• [Work order]: Each record must be copied in full and unchanged; any image it holds is excluded.

[Items from a data source]
^^^^^^^^

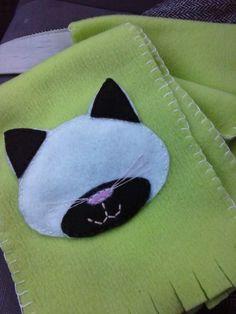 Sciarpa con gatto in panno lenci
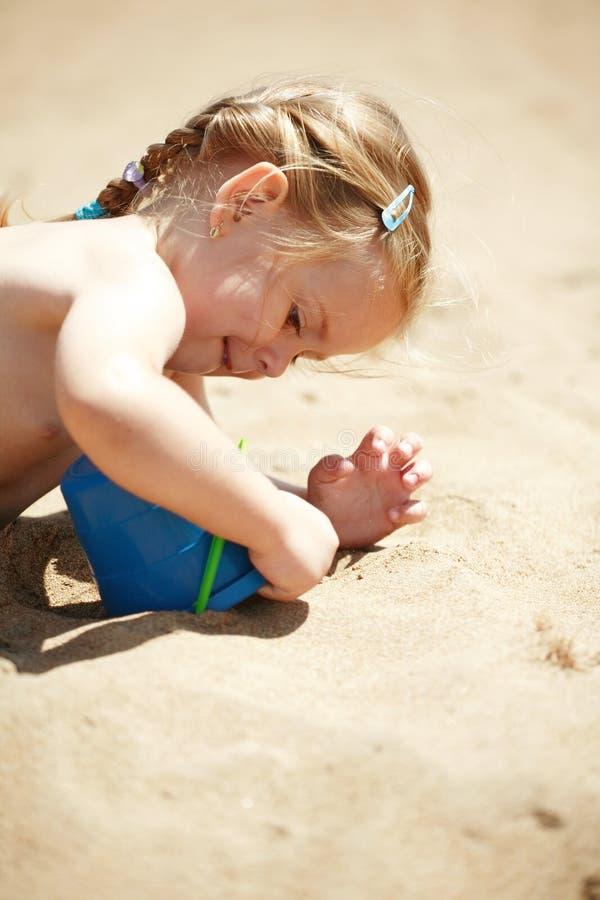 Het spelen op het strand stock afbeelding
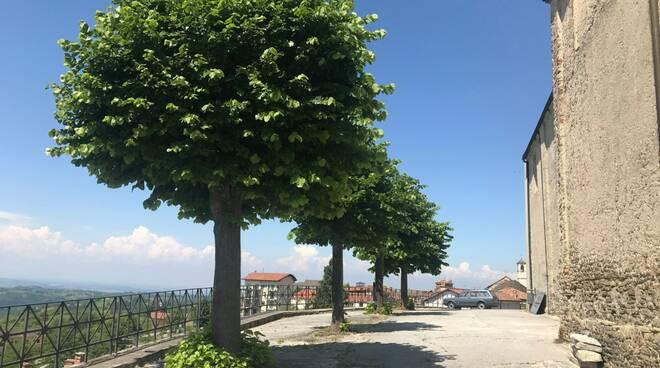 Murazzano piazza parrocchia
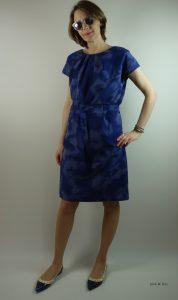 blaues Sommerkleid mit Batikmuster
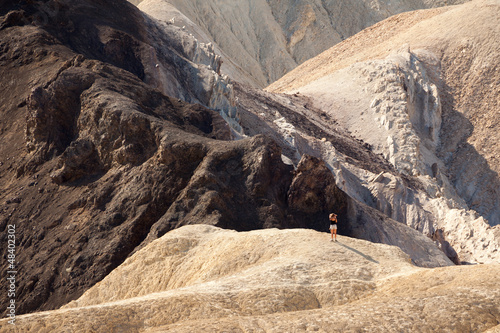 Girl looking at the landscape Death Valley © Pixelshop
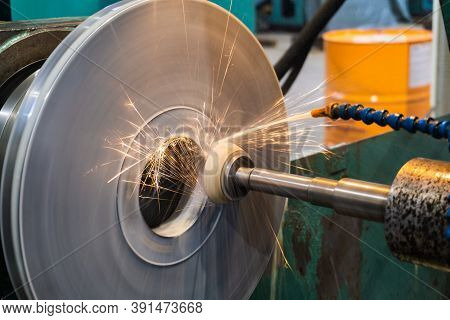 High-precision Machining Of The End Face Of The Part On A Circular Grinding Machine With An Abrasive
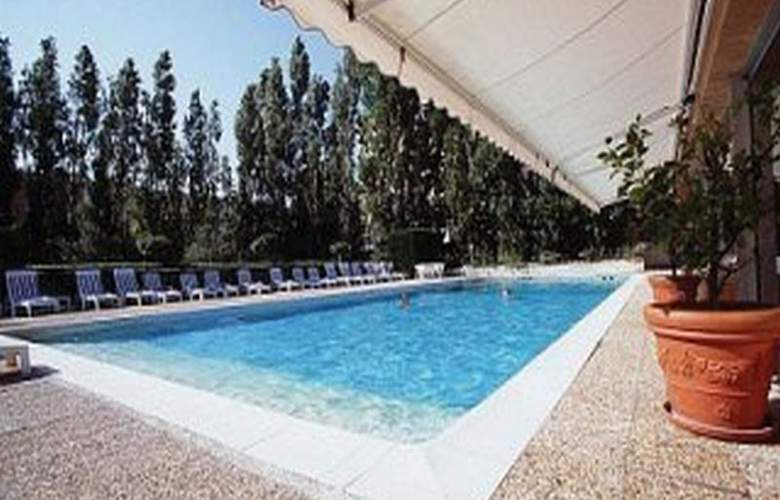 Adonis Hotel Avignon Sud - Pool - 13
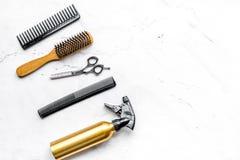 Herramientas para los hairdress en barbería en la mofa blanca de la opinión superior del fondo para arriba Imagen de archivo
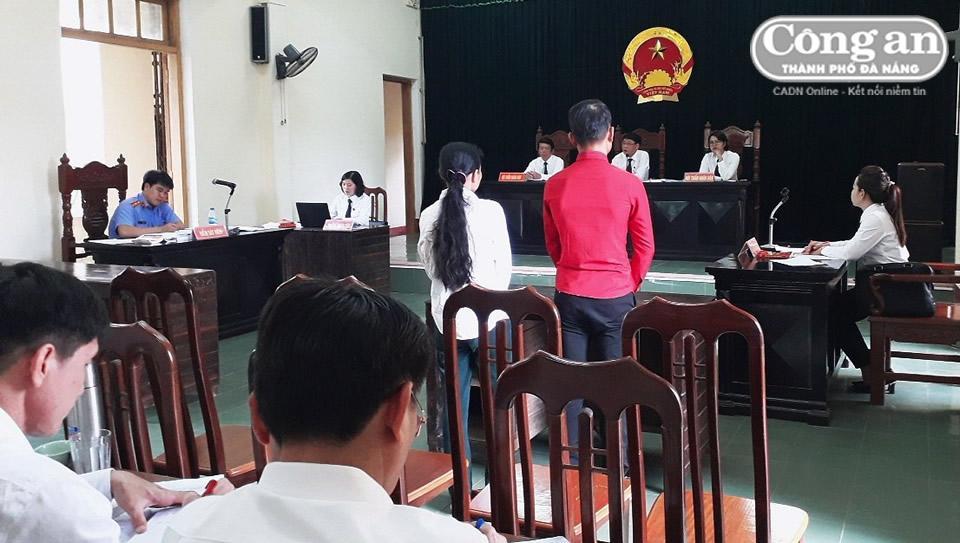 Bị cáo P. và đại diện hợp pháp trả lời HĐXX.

^^^^^^^^

• [Result of this task]:
 Sciarpa con gatto in panno lenci
 Het spelen op het strand stock afbeelding
 Murazzano piazza parrocchia
 blaues Sommerkleid mit Batikmuster
 Girl looking at the landscape Death Valley © Pixelshop
 High-precision Machining Of The End Face Of The Part On A Circular Grinding Machine With An Abrasive
 Adonis Hotel Avignon Sud - Pool - 13
 Herramientas para los hairdress en barbería en la mofa blanca de la opinión superior del fondo para arriba Imagen de archivo
 Bị cáo P. và đại diện hợp pháp trả lời HĐXX.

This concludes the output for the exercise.